Allergènes en restauration - affichage et méthode HACCP

14 août 2026

Tableau récapitulatif des produits contenant des allergènes, avec une liste d'allergènes à cocher. Ce tableau est un affichage obligatoire pour informer les clients.

Table des matières

Un client allergique ne peut pas se contenter d’une réponse approximative au moment de commander. En restauration, l’information sur les allergènes doit être écrite, lisible et facilement accessible, tout en restant cohérente avec les recettes et les produits réellement utilisés. Je vous présente ici les 14 allergènes à déclaration obligatoire, les formes d’affichage acceptées et une méthode simple pour intégrer cette obligation à votre démarche HACCP.

Les règles essentielles pour informer correctement vos clients

  • 14 catégories d’allergènes doivent être déclarées lorsqu’elles sont présentes dans un plat.
  • L’information doit être écrite, visible et directement accessible dans les établissements proposant des repas sur place.
  • Les allergènes présents dans les sauces, bouillons, marinades et produits achetés doivent aussi être recensés.
  • Une matrice allergènes fiable repose sur les fiches techniques et étiquettes à jour des fournisseurs.
  • La mention « peut contenir des traces » ne remplace pas la maîtrise du risque de contamination croisée.

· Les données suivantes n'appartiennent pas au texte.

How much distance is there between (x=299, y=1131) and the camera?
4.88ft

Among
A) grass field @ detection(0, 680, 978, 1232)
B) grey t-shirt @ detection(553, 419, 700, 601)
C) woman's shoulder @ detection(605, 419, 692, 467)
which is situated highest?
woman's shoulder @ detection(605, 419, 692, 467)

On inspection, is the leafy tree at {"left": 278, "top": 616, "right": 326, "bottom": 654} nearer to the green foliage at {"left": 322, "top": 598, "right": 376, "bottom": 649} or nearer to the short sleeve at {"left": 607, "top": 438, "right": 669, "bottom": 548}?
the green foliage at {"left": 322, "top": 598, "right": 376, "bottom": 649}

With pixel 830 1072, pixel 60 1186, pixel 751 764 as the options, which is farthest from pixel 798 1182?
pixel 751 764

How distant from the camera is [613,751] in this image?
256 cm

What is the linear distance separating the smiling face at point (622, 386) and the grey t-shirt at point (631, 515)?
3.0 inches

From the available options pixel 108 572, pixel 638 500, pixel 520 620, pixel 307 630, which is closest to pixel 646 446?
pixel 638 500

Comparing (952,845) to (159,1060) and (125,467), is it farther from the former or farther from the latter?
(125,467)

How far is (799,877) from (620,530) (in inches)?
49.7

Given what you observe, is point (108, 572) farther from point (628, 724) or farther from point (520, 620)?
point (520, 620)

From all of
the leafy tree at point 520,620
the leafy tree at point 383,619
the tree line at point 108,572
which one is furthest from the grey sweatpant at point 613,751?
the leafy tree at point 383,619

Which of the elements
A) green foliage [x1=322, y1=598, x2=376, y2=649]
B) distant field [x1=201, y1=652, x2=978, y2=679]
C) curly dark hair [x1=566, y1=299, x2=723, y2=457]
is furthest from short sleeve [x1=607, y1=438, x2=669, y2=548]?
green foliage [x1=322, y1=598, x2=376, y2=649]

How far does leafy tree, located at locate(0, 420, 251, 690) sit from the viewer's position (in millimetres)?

Tableau récapitulatif des produits contenant des allergènes, avec une liste d'allergènes à cocher. Ce tableau est un affichage obligatoire pour informer les clients.

Les 14 allergènes à déclaration obligatoire en France

La réglementation française reprend la liste européenne des 14 allergènes réglementés. Ils doivent être signalés lorsqu’ils ont été incorporés volontairement dans la recette et qu’ils sont encore présents dans le produit fini, y compris sous une forme transformée.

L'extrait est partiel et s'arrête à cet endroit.